We recognize the important role of the press under our Constitution in scrutinizing the operation of government and its various branches, departments and agencies. Although it should be obvious, we emphasize that our ruling is narrowly limited to the specific factual matrix within which it arises: the authority of the court to enforce its own lawful rules in such fashion as to secure the purpose of those rules, and especially when they involve the litigants' rights to a fair trial. We certainly do not imply that the courts have any license generally to restrain prior publications or to otherwise interfere with the legitimate function of the press.

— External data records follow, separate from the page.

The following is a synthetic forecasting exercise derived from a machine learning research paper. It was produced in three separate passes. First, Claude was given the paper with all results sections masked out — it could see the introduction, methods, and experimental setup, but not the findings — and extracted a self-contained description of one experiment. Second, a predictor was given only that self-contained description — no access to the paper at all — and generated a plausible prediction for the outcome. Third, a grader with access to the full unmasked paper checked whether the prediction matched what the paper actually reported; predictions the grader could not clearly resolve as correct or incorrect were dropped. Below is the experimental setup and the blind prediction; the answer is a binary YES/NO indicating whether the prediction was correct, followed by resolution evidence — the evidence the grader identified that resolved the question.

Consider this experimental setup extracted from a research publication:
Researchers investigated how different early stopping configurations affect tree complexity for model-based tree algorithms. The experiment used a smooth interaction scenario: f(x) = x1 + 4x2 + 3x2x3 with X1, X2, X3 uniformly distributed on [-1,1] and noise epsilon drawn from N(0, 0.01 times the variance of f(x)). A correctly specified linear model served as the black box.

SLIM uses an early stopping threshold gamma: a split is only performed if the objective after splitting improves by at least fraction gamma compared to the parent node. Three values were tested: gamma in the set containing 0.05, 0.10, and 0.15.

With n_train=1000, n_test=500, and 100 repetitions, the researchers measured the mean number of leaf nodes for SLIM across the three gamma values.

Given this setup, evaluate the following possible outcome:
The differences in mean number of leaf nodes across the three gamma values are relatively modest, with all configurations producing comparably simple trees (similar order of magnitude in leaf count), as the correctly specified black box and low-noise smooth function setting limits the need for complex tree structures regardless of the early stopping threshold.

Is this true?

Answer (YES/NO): NO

The order to show cause is discharged, and the petition for writ of mandate is denied. Respondent municipal court shall continue in possession of the film, per our previous order, and shall destroy the film4 when this matter is final.

Peterson, P.J., and King, J., concurred.


1. All further references to rules are to the California Rules of Court.

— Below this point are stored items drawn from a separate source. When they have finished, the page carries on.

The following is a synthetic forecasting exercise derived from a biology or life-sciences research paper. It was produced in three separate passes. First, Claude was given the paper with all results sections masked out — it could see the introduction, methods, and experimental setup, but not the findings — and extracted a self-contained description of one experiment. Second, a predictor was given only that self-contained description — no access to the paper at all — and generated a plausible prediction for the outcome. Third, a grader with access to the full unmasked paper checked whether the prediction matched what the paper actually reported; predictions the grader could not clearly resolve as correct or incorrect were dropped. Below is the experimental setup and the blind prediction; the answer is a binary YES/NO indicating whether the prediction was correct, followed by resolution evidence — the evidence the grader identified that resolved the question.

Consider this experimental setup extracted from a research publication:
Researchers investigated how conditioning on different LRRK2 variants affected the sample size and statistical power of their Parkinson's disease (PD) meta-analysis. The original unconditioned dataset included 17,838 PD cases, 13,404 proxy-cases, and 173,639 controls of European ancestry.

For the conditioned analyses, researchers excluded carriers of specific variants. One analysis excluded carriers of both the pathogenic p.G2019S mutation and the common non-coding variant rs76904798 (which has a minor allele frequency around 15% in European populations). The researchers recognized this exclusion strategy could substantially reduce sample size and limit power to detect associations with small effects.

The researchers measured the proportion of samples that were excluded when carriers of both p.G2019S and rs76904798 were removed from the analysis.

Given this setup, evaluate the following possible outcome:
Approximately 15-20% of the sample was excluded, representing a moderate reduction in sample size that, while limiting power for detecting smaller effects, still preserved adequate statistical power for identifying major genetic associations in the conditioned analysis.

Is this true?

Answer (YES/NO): NO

2. The petition bypasses the superior court, but that is permissible when First Amendment issues are at stake and there is a need for expedited appellate review. (See, e.g., KFMB-TV Channel 8 v. Municipal Court (1990) 221 Cal.App.3d 1362 [271 Cal.Rptr. 109]; KCST-TV Channel 39 v. Municipal Court (1988) 201 Cal.App.3d 143 [246 Cal.Rptr. 869].)
3. Few cases have considered the issue. In In re King World Productions, Inc. (6th Cir.1990) 898 F.2d 56, on which petitioner relies, the Sixth Circuit struck down a prior restraint on publication of a videotape allegedly illegally obtained. The court's opinion, however, neither makes it clear exactly how the videotape was unlawfully obtained nor discusses the line of Supreme Court authority discussed above. We do not find King World persuasive. We do note that a member of the Third Circuit, dissenting in a decision and discussing the issue which was not reached by the majority, opined that the holding of Cohen v. Cowles Media Co., supra, 501 U.S. ___ [115 L.Ed.2d 586, 111 S.Ct. 2513], that a newspaper may be sued for breaking a promise of confidentiality, implies that the current Court would uphold restraint on publication of information obtained illegally. (Scheetz v. The Morning Call, Inc. (3d Cir.1991) 946 F.2d 202, 213 (Mansmann, J., dissenting), cert. den. (1992) ___ U.S. ___ [117 L.Ed.2d 417, 112 S.Ct. 1171].) We also note that in a recent decision of the Florida District Court of Appeal, the court upheld a sentence of criminal contempt against a reporter who published a confidential court document which was meant to be kept under seal. (Investigation: Florida Statute v. State (Fla. Dist. Ct. App. 1991) 589 So.2d 978, 980-981.) The United States Supreme Court denied certiorari January 11, 1993 (___ U.S. ___ [122 L.Ed.2d 172, 113 S.Ct. 1027]).
4. Although the suspect who was unlawfully photographed is not currently charged, California has no statute of limitations for murder.